Sunday, July 08, 2012

It Isn't STRUCTURAL Reform We Need

It's striking to look at the list of resolutions up at General Convention and see how many of them are ostensibly about "structural reform", and to contemplate what that reform seems to point toward. Now, I think there is a need for reform, but it's hardly the central problem besetting the Episcopal Church. No, as one can see from the rest of the resolutions, the two central agendae of the church are once again (a) making upper middle class liberals feel good about themselves, and (b) indulging in a taste for theological adventurism. And therefore the direction that "reform" is trying to take is to centralize power in an administration to tell the conservative dissenters to shut up and get with the program.

Consider all the fuss about transgenderism. In reality, this is vanishingly rare, especially among women: even the highest "I get to make up a number by assuming this is wildly underreported" values are only a couple of tenths of a percent, and more reality-based numbers give a few hundredths of a percent for men and and another order of magnitude less for women. Yet this is a big cause at GC, with special bathrooms which have been the cause of a few amusingly embarrassing mistakes on the part of the unwary. It's an ideal cause for us because it's nominally transgressive, pseudo-clinical, and cheap. Meanwhile my quite liberal daughter has gotten thoroughly annoyed at all the people in the cosplay forums she frequents who go on and on about how remarkably out-of-the-ordinary their sexuality is. One would think that people who pick a single person of the opposite gender, make a legal commitment to them, and get down to breeding are, well, a vanishing breed. And certainly the agenda of GC takes them for granted, ignoring the much more disruptive issues of divorce and unchastity. But to deal with those issues, they would have to take a very large part of their liberal membership to task, which isn't going to happen.

And consider the current path of the proposal to commune the unbaptized. This is really another "getting points for being ineffectually transgressive" project, at the cost of one of the most fundamental understandings of the church. And thank heaven, the original Eastern Oregon resolution has been set aside; yet in its place we have a resolution from North Carolina which, having been amended, is now proposing a committee to study the issue and make a report. If such a committee is formed, what's most likely to happen is one of two outcomes: either those in control will make sure there are enough heretics on the committee to guarantee a less than orthodox report; or when a less adequately packed committee delivers an insufficiently licentious report, it will be thanked and ignored, and the heretics on the issue will simply press the issue again and again until they've driven off enough orthodox to prevail.

And that's where structural reform is hitting the rocks. The obvious reform that is needed is to get the heretics out of control, and arrange church structures so they can be kept out of control. But where we are actually headed, it appears, is arranging things to entrench the heretics and increase their powers to suppress orthodox dissent. So right before GC we get a presentment against a group of bishops who had the audacity to file an amicus curae brief in some Ft. Worth case, objecting to 815's claims about church polity; and it turns out that this comes from the bishops of two of the rump dioceses.
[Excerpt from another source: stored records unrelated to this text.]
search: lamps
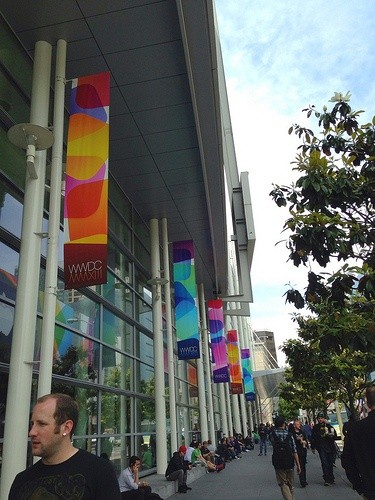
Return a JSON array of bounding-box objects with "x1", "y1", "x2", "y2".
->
[
  {"x1": 7, "y1": 123, "x2": 54, "y2": 178},
  {"x1": 148, "y1": 278, "x2": 169, "y2": 300}
]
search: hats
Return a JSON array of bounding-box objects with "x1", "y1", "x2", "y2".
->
[
  {"x1": 319, "y1": 413, "x2": 325, "y2": 417},
  {"x1": 179, "y1": 446, "x2": 186, "y2": 452}
]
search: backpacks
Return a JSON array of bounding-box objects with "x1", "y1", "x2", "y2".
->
[{"x1": 272, "y1": 430, "x2": 294, "y2": 469}]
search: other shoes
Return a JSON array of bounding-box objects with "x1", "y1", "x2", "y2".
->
[
  {"x1": 330, "y1": 481, "x2": 336, "y2": 484},
  {"x1": 302, "y1": 483, "x2": 306, "y2": 488},
  {"x1": 178, "y1": 489, "x2": 186, "y2": 493},
  {"x1": 324, "y1": 483, "x2": 331, "y2": 486},
  {"x1": 300, "y1": 482, "x2": 308, "y2": 485},
  {"x1": 217, "y1": 464, "x2": 225, "y2": 472},
  {"x1": 184, "y1": 486, "x2": 192, "y2": 490}
]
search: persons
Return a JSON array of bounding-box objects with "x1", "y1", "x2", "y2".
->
[
  {"x1": 310, "y1": 412, "x2": 338, "y2": 485},
  {"x1": 340, "y1": 385, "x2": 375, "y2": 500},
  {"x1": 184, "y1": 440, "x2": 196, "y2": 465},
  {"x1": 302, "y1": 421, "x2": 312, "y2": 450},
  {"x1": 343, "y1": 414, "x2": 356, "y2": 436},
  {"x1": 258, "y1": 423, "x2": 269, "y2": 456},
  {"x1": 285, "y1": 418, "x2": 298, "y2": 431},
  {"x1": 207, "y1": 440, "x2": 217, "y2": 457},
  {"x1": 324, "y1": 415, "x2": 336, "y2": 468},
  {"x1": 191, "y1": 442, "x2": 224, "y2": 473},
  {"x1": 101, "y1": 436, "x2": 112, "y2": 460},
  {"x1": 8, "y1": 393, "x2": 121, "y2": 500},
  {"x1": 139, "y1": 444, "x2": 152, "y2": 470},
  {"x1": 165, "y1": 446, "x2": 193, "y2": 493},
  {"x1": 265, "y1": 422, "x2": 275, "y2": 446},
  {"x1": 292, "y1": 422, "x2": 309, "y2": 488},
  {"x1": 201, "y1": 441, "x2": 215, "y2": 472},
  {"x1": 118, "y1": 456, "x2": 151, "y2": 500},
  {"x1": 269, "y1": 416, "x2": 301, "y2": 500},
  {"x1": 218, "y1": 423, "x2": 259, "y2": 459}
]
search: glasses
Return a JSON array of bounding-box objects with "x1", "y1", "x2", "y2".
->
[{"x1": 183, "y1": 452, "x2": 186, "y2": 454}]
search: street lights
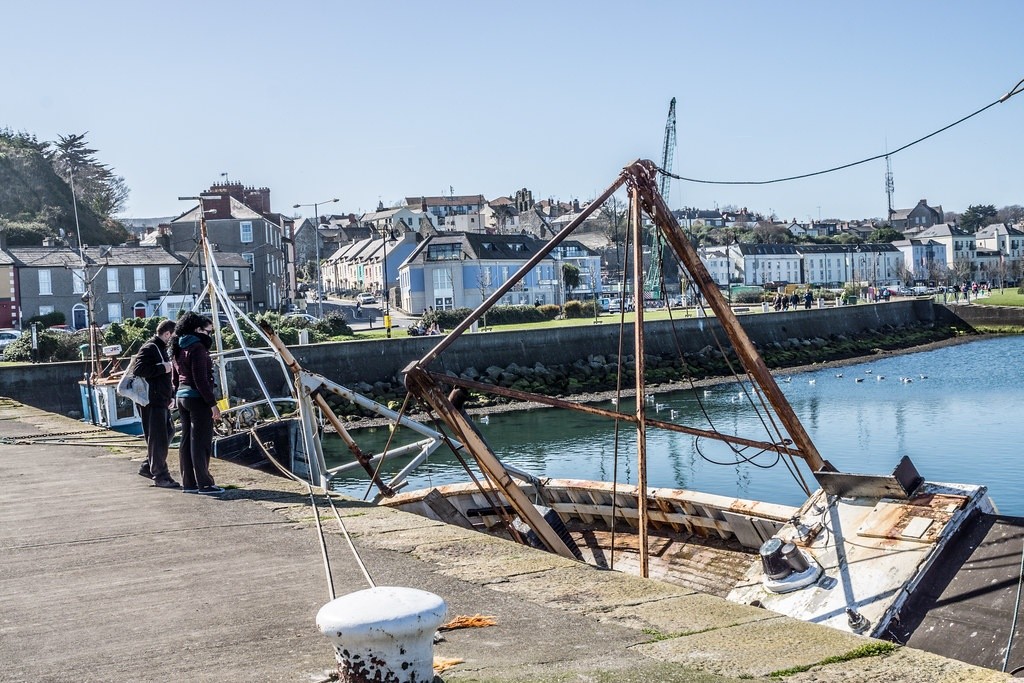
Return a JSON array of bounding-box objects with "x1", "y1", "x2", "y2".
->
[
  {"x1": 292, "y1": 198, "x2": 339, "y2": 320},
  {"x1": 382, "y1": 222, "x2": 398, "y2": 315}
]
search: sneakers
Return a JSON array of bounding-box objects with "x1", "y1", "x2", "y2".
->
[
  {"x1": 155, "y1": 476, "x2": 180, "y2": 488},
  {"x1": 182, "y1": 485, "x2": 199, "y2": 493},
  {"x1": 137, "y1": 467, "x2": 155, "y2": 480},
  {"x1": 198, "y1": 485, "x2": 225, "y2": 494}
]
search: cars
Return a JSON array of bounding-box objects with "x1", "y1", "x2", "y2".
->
[
  {"x1": 315, "y1": 291, "x2": 328, "y2": 301},
  {"x1": 595, "y1": 298, "x2": 616, "y2": 311},
  {"x1": 357, "y1": 293, "x2": 375, "y2": 305},
  {"x1": 51, "y1": 325, "x2": 77, "y2": 333},
  {"x1": 297, "y1": 283, "x2": 308, "y2": 291},
  {"x1": 676, "y1": 295, "x2": 689, "y2": 306},
  {"x1": 289, "y1": 314, "x2": 320, "y2": 329},
  {"x1": 0, "y1": 329, "x2": 25, "y2": 351},
  {"x1": 609, "y1": 298, "x2": 628, "y2": 314},
  {"x1": 890, "y1": 286, "x2": 955, "y2": 294}
]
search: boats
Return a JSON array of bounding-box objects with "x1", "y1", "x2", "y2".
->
[
  {"x1": 77, "y1": 196, "x2": 320, "y2": 488},
  {"x1": 257, "y1": 157, "x2": 1024, "y2": 680}
]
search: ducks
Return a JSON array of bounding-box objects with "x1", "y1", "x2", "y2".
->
[
  {"x1": 784, "y1": 369, "x2": 928, "y2": 386},
  {"x1": 481, "y1": 415, "x2": 489, "y2": 420},
  {"x1": 645, "y1": 388, "x2": 755, "y2": 419},
  {"x1": 611, "y1": 397, "x2": 617, "y2": 404}
]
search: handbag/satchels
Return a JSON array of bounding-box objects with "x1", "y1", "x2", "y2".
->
[{"x1": 117, "y1": 343, "x2": 165, "y2": 407}]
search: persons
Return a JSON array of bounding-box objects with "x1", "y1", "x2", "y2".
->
[
  {"x1": 172, "y1": 311, "x2": 225, "y2": 494},
  {"x1": 868, "y1": 285, "x2": 891, "y2": 303},
  {"x1": 772, "y1": 287, "x2": 814, "y2": 311},
  {"x1": 448, "y1": 384, "x2": 488, "y2": 446},
  {"x1": 357, "y1": 301, "x2": 363, "y2": 318},
  {"x1": 954, "y1": 280, "x2": 991, "y2": 301},
  {"x1": 626, "y1": 295, "x2": 636, "y2": 312},
  {"x1": 410, "y1": 306, "x2": 442, "y2": 335},
  {"x1": 133, "y1": 320, "x2": 180, "y2": 488},
  {"x1": 841, "y1": 290, "x2": 850, "y2": 305}
]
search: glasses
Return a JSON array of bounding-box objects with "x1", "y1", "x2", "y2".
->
[{"x1": 203, "y1": 329, "x2": 211, "y2": 336}]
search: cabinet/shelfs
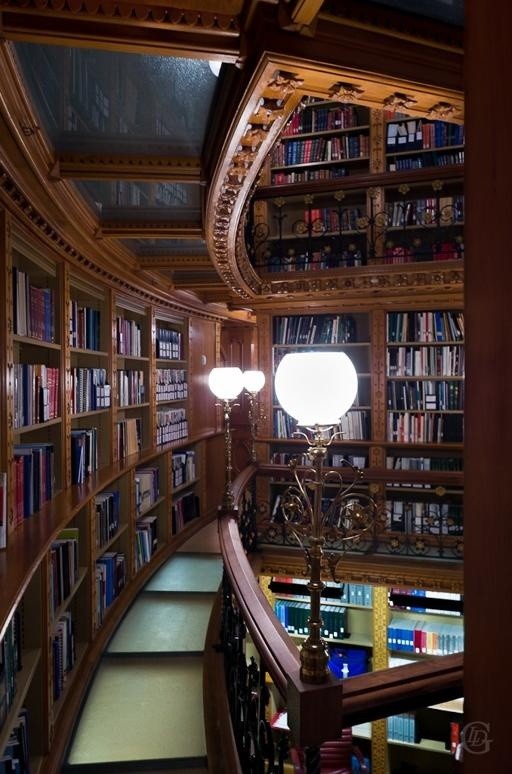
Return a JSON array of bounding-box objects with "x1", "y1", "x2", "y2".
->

This kind of loyalty oath crap is the worst sort of hypocrisy in a church where every sort of praxis violation is routinely ignored (see under "communing the unbaptized" above: does anyone really think that is going away?). And of course the truth behind the truth is that these bishops were picked outside the normal process and seated by the central administration, so they are very much the agents of the centralization faction.

If these people get their structural reform, we are headed towards a tightly centralized church which enforces a paradoxical theology of deviance; which is to say, the one thing that won't be tolerated is any notion of orthodoxy. I won't be a part of such a church, but then, I don't think very many other people will want to be a part of it either.